*Exercise*: Show each line below that contains the word "closest", copying every such line in full.

━━━━━━━━━━━━━━━━━━━━

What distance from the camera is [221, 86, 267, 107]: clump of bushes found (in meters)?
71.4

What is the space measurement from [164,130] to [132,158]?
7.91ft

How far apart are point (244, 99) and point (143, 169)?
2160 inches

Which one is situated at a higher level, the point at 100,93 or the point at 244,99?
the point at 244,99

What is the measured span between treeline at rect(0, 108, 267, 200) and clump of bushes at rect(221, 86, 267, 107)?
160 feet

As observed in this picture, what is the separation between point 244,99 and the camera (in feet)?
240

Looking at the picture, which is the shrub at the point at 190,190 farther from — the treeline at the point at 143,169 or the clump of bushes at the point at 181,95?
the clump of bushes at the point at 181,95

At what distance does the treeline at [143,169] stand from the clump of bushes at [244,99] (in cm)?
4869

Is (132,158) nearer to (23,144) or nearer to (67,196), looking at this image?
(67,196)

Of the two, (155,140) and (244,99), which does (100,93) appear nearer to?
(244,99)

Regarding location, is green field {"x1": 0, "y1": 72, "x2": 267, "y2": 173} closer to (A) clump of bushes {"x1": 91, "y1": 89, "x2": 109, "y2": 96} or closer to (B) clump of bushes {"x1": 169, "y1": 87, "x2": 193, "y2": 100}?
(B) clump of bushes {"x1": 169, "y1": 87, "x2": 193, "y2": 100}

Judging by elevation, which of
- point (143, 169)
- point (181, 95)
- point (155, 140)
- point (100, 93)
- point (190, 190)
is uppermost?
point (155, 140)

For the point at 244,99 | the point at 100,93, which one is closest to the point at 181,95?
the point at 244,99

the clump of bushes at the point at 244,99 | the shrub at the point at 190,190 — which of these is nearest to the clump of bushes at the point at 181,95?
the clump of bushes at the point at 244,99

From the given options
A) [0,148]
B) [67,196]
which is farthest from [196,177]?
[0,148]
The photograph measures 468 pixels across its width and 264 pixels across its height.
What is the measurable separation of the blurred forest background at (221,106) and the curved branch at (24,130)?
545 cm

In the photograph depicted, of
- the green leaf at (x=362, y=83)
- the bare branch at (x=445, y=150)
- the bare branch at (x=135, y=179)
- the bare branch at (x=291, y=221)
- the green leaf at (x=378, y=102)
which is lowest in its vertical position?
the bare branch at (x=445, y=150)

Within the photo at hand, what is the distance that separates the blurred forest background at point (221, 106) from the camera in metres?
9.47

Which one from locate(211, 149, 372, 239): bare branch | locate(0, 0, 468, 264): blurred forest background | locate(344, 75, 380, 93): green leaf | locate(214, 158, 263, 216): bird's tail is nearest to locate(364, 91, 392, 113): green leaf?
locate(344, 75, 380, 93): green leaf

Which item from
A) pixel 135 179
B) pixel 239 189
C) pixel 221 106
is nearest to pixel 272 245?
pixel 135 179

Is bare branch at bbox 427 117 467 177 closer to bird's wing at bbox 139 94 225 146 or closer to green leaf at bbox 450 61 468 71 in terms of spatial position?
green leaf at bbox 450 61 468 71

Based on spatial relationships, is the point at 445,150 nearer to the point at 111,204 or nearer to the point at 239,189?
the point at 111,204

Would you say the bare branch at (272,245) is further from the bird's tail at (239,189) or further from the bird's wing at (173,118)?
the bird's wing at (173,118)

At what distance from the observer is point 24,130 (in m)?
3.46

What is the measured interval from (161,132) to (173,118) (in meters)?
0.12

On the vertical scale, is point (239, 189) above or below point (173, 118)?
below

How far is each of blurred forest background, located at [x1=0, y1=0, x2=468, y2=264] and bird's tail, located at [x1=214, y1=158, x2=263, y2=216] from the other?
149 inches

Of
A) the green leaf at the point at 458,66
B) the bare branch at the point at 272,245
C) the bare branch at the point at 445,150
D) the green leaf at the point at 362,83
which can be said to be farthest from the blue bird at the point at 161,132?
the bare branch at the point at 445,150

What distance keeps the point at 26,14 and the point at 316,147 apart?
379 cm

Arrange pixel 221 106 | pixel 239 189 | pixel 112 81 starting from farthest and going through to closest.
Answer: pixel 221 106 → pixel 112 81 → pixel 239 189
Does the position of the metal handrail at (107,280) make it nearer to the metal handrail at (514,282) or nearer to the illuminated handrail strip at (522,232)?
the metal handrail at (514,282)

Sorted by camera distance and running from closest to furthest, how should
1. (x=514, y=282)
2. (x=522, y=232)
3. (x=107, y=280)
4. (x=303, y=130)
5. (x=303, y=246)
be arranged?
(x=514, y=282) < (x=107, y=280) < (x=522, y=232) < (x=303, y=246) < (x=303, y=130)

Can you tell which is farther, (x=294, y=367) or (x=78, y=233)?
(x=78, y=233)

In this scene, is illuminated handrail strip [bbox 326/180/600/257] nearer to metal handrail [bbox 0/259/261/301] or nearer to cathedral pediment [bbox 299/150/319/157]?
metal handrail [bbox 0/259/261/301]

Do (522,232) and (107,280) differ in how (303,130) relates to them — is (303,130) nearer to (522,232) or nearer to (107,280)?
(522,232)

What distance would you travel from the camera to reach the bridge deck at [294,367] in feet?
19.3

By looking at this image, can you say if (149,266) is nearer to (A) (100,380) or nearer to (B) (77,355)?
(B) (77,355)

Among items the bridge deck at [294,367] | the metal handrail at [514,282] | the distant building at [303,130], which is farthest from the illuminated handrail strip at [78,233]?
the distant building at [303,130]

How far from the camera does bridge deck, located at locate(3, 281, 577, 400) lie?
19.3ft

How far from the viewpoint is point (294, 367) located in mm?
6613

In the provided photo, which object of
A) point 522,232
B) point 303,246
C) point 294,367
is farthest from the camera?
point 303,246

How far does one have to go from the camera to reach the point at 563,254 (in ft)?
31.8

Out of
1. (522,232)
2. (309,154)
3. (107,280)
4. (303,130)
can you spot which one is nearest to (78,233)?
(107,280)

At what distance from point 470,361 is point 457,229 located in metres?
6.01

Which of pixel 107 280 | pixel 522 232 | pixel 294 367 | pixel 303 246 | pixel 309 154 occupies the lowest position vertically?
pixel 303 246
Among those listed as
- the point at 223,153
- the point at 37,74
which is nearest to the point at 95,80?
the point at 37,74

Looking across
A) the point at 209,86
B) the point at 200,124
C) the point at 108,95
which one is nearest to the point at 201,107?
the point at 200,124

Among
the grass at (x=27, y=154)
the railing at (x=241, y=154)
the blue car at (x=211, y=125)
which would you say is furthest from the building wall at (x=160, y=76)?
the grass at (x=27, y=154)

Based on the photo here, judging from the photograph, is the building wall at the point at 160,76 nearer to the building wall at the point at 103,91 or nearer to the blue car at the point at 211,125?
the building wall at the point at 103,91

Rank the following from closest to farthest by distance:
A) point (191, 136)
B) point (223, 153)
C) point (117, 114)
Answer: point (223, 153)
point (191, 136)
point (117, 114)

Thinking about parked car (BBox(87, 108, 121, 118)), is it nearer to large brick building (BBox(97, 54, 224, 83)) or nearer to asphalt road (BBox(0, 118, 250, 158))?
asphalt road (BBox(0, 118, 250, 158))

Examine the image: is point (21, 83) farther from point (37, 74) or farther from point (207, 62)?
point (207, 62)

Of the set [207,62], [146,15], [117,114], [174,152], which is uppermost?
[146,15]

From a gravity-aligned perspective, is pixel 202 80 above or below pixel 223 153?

━━━━━━━━━━━━━━━━━━━━

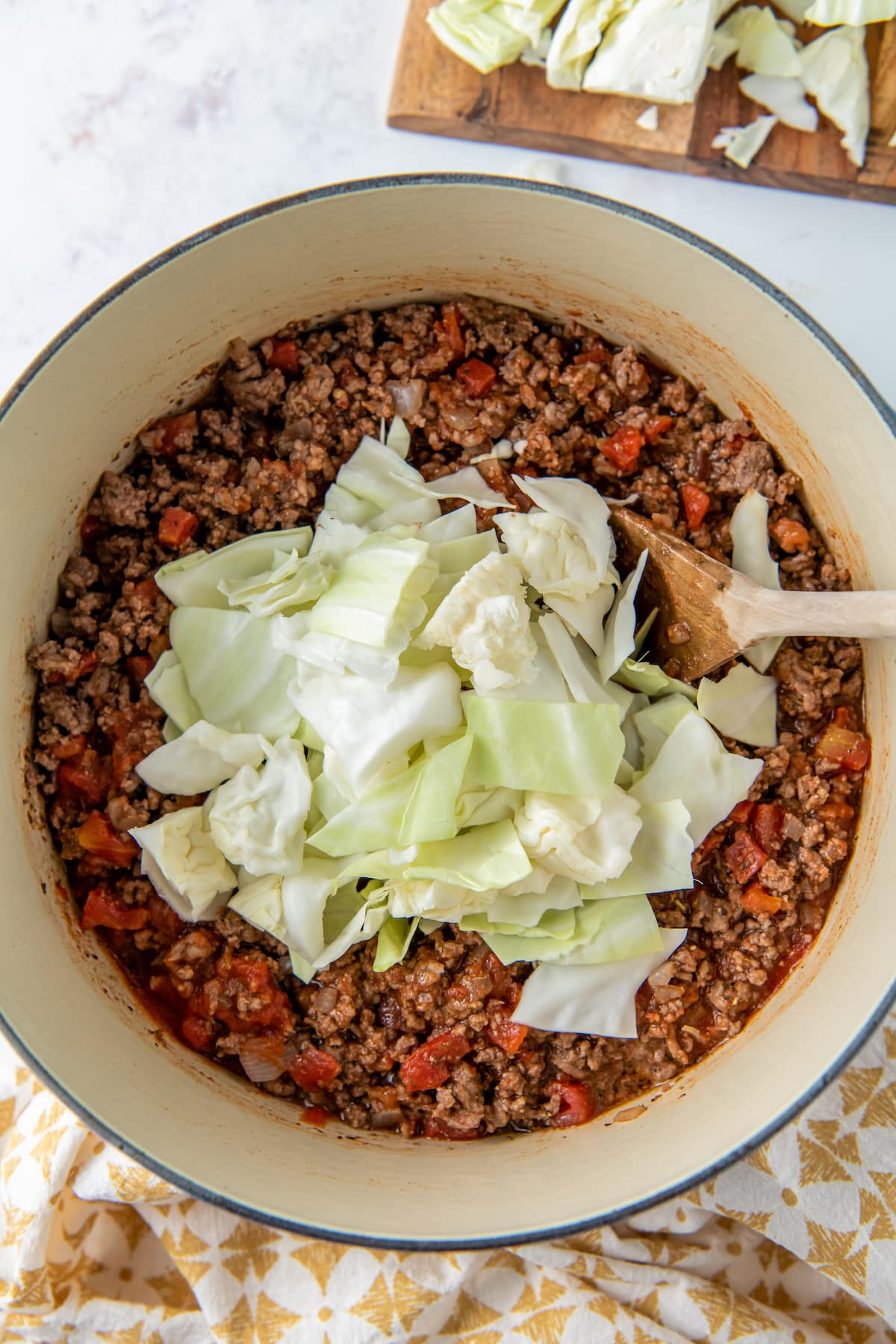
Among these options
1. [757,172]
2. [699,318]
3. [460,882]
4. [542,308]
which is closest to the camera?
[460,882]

━━━━━━━━━━━━━━━━━━━━

*Written response*:
For the point at 244,99 | the point at 100,93, which one is closest to the point at 181,95?
Arrange pixel 221 106 | pixel 239 189 | pixel 112 81 starting from farthest and going through to closest.
Sorted by camera distance and running from closest to furthest, how should
Rank the following from closest to farthest by distance:
which is closest to the camera?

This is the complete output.